_What is needed_
With the pictures omitted, write out the entries that follow exactly as they stand.

[Saved data entries]
· · ·

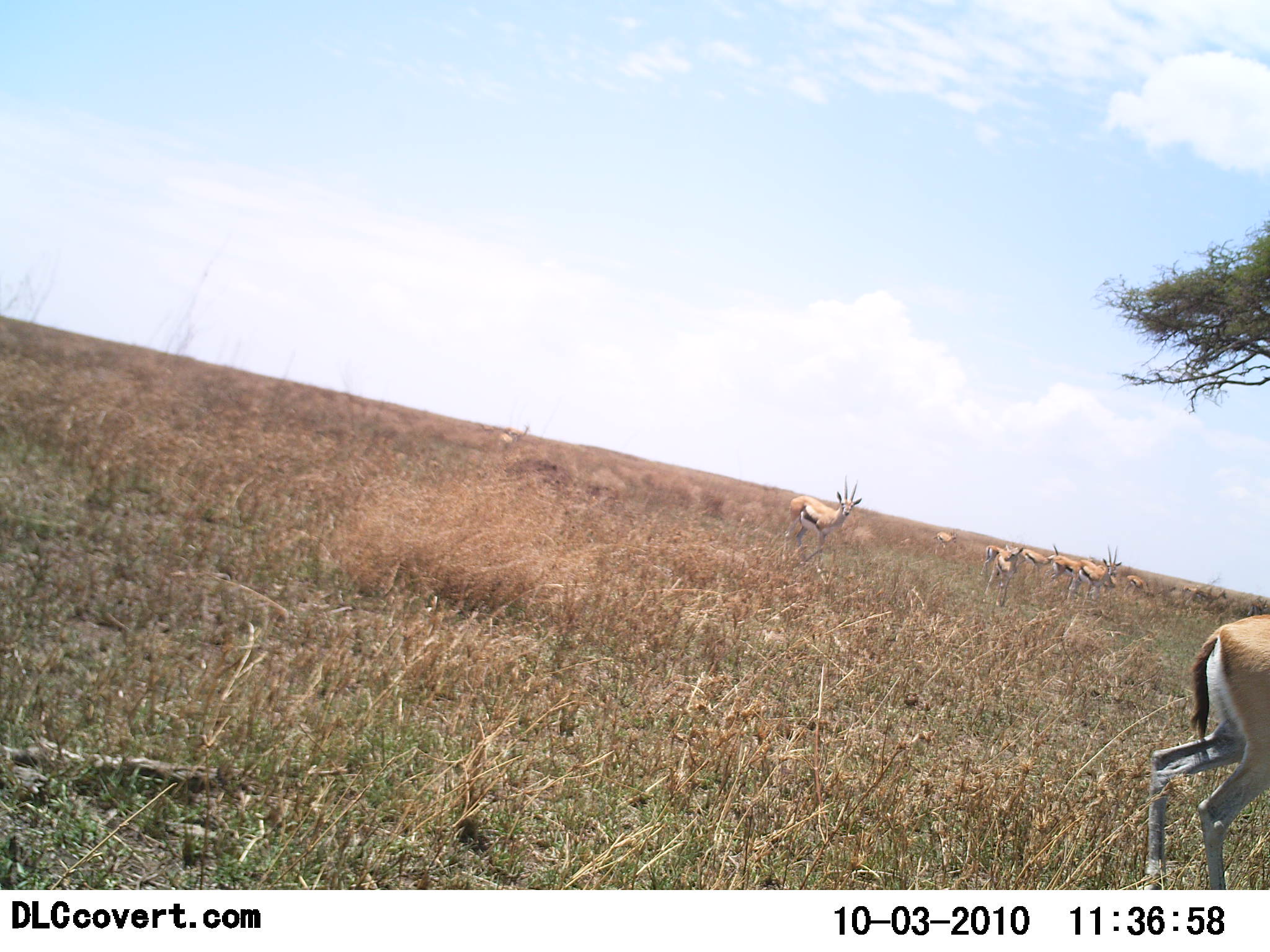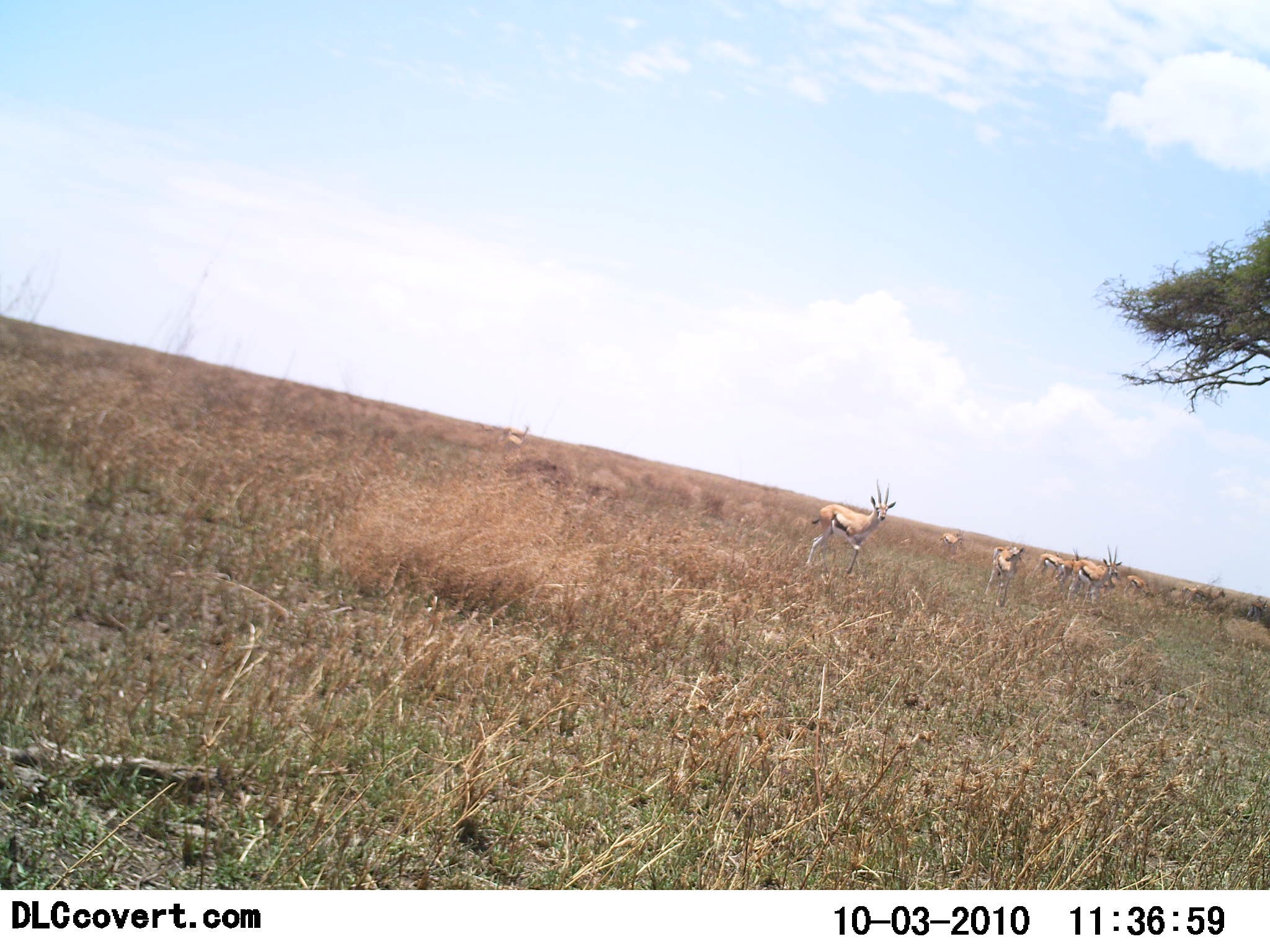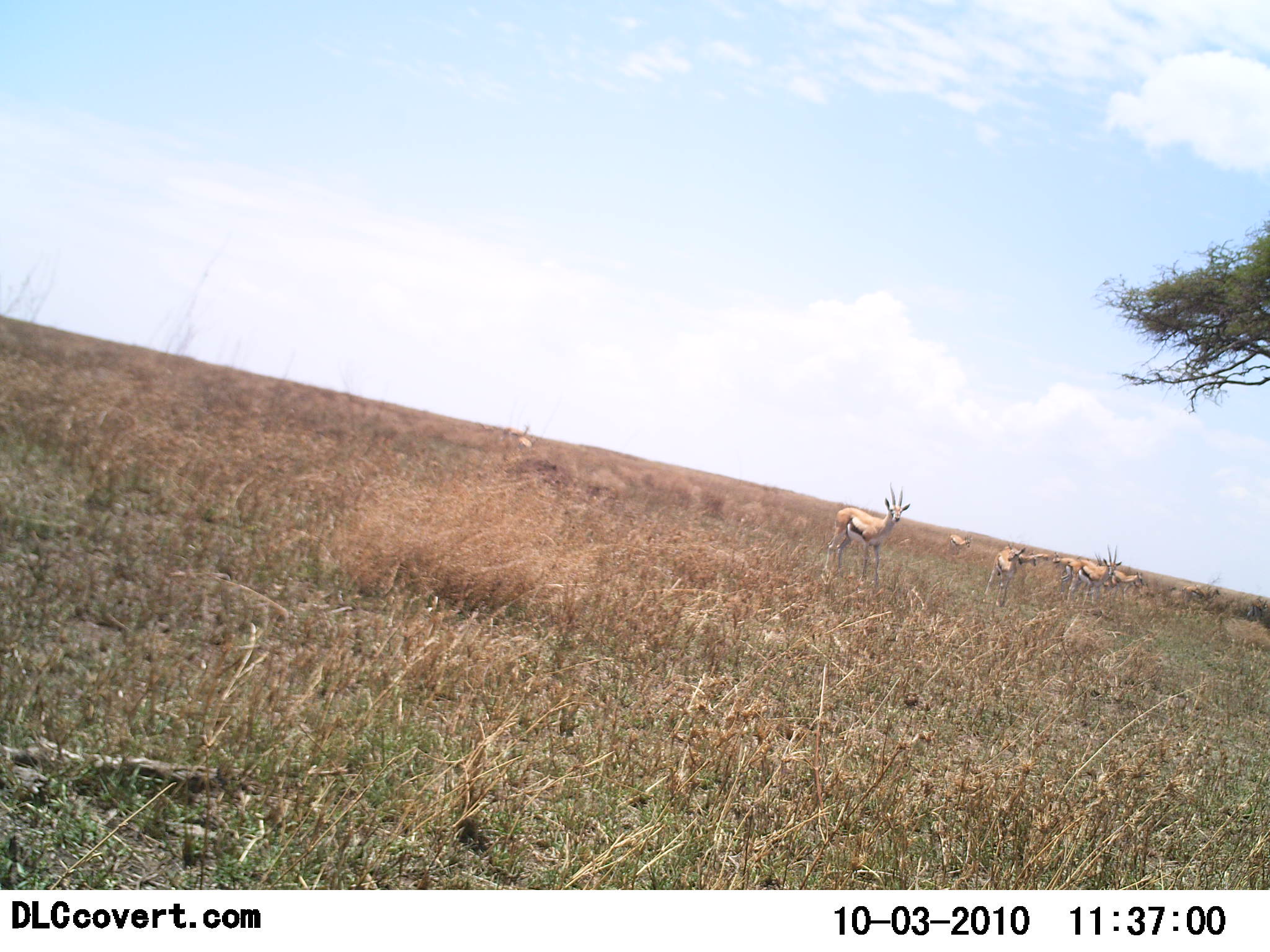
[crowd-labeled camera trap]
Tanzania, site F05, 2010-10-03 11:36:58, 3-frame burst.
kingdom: Animalia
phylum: Chordata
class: Mammalia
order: Artiodactyla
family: Bovidae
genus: Eudorcas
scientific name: Eudorcas thomsonii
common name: thomson's gazelle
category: gazellethomsons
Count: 9.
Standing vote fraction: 81%.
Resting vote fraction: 0%.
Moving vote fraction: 56%.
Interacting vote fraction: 0%.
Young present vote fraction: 0%.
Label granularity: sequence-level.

· · ·

_Output_
[crowd-labeled camera trap]
Tanzania, site F05, 2010-10-03 11:36:58, 3-frame burst.
kingdom: Animalia
phylum: Chordata
class: Mammalia
order: Artiodactyla
family: Bovidae
genus: Eudorcas
scientific name: Eudorcas thomsonii
common name: thomson's gazelle
category: gazellethomsons
Count: 9.
Standing vote fraction: 81%.
Resting vote fraction: 0%.
Moving vote fraction: 56%.
Interacting vote fraction: 0%.
Young present vote fraction: 0%.
Label granularity: sequence-level.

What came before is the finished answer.